Philippe. Appartengo a quella categoria di fotografi che scattano anche al di fuori del set. Per me la fotografia non è semplicemente un lavoro: sicuramente ho avuto la fortuna di guadagnare a partire da questa mia passione, ma resta sempre un divertimento. Non ho la passione delle automobili o delle moto di grossa cilindrata, ho la passione della fotografia e del cinema. Un articolo di giornale, un libro o un film sono fonte di ispirazione per la creazione visiva. Se cresco come persona, anche la mia fotografia crescerà. Bisogna nutrirsi di tutto. Ogni volta che fotografo, sento che una parte di me scompare, è una sensazione difficile da descrivere. Per me è insopportabile ritornare a vedere vecchie foto. Tutto ciò che ami, odi, vivi, si deposita dentro di te e si intravede poi nelle tue foto. Diversamente, sarebbe solo estetica.

Stefano. Tre cose che adoro fare quando non sono immerso nel mio lavoro sono: cucinare, leggere saggi di arte, andare a vedere mostre e musei.
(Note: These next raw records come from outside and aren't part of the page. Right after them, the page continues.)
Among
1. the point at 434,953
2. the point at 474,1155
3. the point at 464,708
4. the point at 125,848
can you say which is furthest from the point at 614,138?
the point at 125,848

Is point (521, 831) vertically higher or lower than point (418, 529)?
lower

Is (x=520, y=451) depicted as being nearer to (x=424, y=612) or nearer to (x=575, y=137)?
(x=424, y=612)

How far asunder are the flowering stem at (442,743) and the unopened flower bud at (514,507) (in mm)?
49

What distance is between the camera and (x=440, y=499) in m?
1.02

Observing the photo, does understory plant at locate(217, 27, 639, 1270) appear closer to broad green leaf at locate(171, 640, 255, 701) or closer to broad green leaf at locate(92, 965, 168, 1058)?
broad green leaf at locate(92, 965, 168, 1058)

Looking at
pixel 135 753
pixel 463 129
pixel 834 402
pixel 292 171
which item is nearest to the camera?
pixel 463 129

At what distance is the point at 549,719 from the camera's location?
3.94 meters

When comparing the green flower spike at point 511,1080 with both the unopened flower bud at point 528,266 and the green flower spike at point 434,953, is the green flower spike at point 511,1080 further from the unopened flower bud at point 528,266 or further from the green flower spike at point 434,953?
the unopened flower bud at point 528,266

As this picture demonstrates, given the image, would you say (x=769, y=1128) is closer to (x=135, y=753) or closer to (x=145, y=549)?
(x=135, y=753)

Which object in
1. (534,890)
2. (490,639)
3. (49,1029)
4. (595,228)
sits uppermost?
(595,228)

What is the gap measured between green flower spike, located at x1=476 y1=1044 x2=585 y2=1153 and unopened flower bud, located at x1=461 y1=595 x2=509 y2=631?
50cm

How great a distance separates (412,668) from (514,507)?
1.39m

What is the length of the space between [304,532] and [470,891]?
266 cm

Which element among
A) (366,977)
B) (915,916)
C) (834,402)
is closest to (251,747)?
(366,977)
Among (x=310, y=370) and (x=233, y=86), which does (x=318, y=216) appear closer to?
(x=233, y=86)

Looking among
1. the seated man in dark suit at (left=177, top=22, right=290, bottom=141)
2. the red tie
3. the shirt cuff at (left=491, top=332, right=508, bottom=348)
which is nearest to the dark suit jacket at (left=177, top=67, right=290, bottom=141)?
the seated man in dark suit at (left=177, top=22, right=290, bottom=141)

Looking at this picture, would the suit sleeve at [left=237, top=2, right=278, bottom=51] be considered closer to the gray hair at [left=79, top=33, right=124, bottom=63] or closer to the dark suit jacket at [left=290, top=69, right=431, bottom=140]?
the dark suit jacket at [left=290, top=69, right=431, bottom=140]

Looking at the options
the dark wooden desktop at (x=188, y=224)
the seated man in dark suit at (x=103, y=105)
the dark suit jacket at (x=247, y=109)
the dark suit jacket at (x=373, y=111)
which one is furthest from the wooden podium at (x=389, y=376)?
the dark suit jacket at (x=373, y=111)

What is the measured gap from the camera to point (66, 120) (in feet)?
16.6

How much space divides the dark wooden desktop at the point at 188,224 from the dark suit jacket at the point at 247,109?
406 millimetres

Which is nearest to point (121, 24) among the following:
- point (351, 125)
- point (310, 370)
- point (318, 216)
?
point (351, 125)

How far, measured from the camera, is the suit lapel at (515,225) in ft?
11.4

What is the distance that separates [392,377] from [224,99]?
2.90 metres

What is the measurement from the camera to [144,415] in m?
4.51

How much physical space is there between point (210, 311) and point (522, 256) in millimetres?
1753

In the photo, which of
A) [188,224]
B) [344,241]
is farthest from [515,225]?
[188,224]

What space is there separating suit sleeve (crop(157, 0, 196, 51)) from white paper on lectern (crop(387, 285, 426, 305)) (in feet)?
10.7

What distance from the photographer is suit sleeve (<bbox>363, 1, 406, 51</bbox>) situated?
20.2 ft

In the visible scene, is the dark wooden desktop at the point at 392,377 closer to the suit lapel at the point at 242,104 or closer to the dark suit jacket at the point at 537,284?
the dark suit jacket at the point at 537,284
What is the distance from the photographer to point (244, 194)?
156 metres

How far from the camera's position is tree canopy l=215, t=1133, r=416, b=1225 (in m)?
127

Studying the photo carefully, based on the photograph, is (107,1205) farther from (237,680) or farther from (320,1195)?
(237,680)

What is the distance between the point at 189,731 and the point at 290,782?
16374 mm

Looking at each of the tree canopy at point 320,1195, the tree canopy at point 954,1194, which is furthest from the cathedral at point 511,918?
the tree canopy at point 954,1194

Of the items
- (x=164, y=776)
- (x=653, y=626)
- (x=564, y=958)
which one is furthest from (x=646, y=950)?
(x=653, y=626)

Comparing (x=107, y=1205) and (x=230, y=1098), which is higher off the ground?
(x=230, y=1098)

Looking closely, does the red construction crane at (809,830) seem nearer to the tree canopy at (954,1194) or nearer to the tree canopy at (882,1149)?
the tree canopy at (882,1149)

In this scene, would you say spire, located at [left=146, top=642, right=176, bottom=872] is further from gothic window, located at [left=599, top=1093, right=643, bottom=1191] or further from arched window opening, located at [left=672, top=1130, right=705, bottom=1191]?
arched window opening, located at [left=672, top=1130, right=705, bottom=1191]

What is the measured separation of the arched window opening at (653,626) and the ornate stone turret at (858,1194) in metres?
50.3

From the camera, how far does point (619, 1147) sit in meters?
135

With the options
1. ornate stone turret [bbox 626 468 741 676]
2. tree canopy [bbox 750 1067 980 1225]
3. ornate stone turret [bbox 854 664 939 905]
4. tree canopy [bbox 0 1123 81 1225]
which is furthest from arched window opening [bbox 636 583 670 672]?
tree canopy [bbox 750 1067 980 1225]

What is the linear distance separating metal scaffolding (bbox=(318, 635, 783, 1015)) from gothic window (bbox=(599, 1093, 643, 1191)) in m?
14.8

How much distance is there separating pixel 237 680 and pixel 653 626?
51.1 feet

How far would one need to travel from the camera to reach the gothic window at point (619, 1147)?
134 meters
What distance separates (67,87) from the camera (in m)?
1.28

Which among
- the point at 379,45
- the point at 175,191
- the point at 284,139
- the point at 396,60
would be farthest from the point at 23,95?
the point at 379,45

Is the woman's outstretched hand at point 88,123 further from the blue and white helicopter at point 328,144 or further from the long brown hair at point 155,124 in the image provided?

Ci dite il nome di un collega che “odiate”, scherzosamente, per bravura?

Philippe. In questo caso la risposta è facile, si tratta di Stefano Montesi, il mio socio. Noi siamo un duo di persone completamente differenti, sia come persone che come fotografi. Non c’è nulla di più contrapposto. Tutte queste distinzioni sono il nostro punto forte. Se fossimo stati uguali, sarebbe stato un bel problema. È la ben nota legge degli opposti: la ricchezza proviene dal contrasto delle nostre personalità.

Stefano. Il collega che “odio” di più è Philippe Antonello, perché ogni volta che lavoriamo sugli stessi film non riesco mai a fare una foto di scena migliore della sua. Ha un occhio e una sensibilità che sono impossibili da replicare.